The present study tested the hypothesis that exposure to an oxygen-depleted thermoneutral environment causes significant changes in skin vasomotion and therefore in skin temperature. Five healthy male volunteers (mean ± S.D.; age 32.2 ± 10.8 years; height 1.82 ± 0.07 m; weight 83.2 ± 12.2 kg) participated in two trials separated by a minimum of 24 h. Throughout each trial they lay supine in a room maintained at 28.6 ± 0.4°C and inspired the breathing gas mixture via a mouthpiece. Each trial comprised a 10 min control period, followed by a 15 min exposure to either air or a hypoxic gas mixture (P_I,O2 = 0.08 ATA), and finally a 5 min recovery period. During the control and recovery periods subjects inspired room air. The protocol of the study was approved by the National Ethics Committee of Slovenia.

Local vascular responses to hypoxia were observed indirectly by recording the skin temperature at seven sites (fingertip, forearm, forehead, chest, thigh, calf, toe) using thermistors, supplemented by infrared thermography. Tympanic temperature (T_ty) was noted at regular intervals. Haemoglobin saturation (S_a,O2) was monitored with a pulse oximeter attached to the toe. Heart rate (HR), systolic (SAP) and diastolic (DAP) arterial pressure, minute inspiratory volume (V_I) and end-tidal CO₂ level (F_ET,CO2) were recorded continuously. Analysis of variance (ANOVA) for repeated measures was used to assess the differences in the recorded variables between the two experimental conditions. HR (P < 0.001), SAP (P < 0.001), DAP (P < 0.001) and V_I (P < 0.001) were significantly elevated during the hypoxic exposure. The hypoxia-induced increase in V_I resulted in a subsequent significant drop in F_ET,CO2 (P < 0.001). S_a,O2 decreased significantly (P < 0.001) from 97 ± 1.5 % in the control period to a minimum of 71 ± 15.7 % during the hypoxic exposure. There was no change in T_ty in either experimental condition, and mean skin temperature did not differ significantly during or between conditions. However, finger and toe temperatures fell significantly (P < 0.001) from 34.1 ± 0.8 and 30.8 ± 1.5 °C in the control period to a minimum value of 33.4 ± 1.1 and 30.4 ± 1.7 °C, respectively, during hypoxia, indicating peripheral vasoconstriction. In contrast, there was a gradual increase in forearm, chest, thigh and calf temperatures (P < 0.001). No statistically significant difference between the two conditions was observed in forehead temperature. Equivalent changes in skin temperature were observed with the infrared thermography. The response times of the hypoxia-induced changes in finger and toe temperatures suggest that they are attributable to the reduced S_a,O2, rather than to the reduced F_ET,CO2. Namely, the observed changes in S_a,O2 and finger temperature occurred within 2 min of the hypoxic exposure (4 min for toe temperature), whereas F_ET,CO2 remained unchanged during this initial period of hypoxic exposure.

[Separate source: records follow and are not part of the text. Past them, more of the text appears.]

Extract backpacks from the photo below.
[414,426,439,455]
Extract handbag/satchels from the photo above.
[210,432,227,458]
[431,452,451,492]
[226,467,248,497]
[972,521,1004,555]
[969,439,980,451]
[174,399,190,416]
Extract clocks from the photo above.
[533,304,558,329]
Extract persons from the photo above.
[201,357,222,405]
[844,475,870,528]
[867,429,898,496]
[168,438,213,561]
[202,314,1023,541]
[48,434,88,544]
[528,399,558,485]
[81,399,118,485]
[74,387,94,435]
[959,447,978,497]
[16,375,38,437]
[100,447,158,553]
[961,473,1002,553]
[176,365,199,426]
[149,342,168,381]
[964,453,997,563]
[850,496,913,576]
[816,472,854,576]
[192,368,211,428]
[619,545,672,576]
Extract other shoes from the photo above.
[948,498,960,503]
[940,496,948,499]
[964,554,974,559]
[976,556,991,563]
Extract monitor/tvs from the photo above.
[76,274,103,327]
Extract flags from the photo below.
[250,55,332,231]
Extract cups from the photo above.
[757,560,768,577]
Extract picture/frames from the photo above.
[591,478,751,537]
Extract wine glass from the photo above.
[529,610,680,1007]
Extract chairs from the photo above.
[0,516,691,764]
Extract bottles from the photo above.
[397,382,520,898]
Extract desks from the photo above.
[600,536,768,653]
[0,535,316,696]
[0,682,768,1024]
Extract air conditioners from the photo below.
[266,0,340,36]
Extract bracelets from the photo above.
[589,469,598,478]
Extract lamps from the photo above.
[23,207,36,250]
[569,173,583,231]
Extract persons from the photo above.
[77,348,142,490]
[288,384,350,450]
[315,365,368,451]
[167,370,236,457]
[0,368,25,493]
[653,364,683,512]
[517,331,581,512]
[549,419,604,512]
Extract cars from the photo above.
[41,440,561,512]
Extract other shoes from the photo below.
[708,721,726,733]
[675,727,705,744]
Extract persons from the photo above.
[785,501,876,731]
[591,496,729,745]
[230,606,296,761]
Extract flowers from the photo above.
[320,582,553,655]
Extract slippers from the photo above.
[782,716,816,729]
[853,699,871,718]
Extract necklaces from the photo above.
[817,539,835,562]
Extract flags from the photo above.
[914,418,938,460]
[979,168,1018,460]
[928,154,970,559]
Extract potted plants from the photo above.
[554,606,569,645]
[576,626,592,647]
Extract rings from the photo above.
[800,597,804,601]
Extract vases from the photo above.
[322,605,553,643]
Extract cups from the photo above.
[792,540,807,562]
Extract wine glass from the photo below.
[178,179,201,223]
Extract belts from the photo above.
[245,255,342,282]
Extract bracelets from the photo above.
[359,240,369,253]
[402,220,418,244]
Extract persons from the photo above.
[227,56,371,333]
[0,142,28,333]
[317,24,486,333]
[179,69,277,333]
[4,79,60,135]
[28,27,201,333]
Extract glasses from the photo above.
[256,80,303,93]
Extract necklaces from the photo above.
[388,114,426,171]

It is concluded that exposure to an oxygen-depleted environment can affect skin blood flow in humans. The evoked vascular responses are regionally dependent and differ qualitatively. Hypoxia-induced reduction of skin blood flow in distal extremities could predispose individuals to cold injury at altitude.

This work was supported, in part, by the Ministry of Education, Science and Sport (Republic of Slovenia).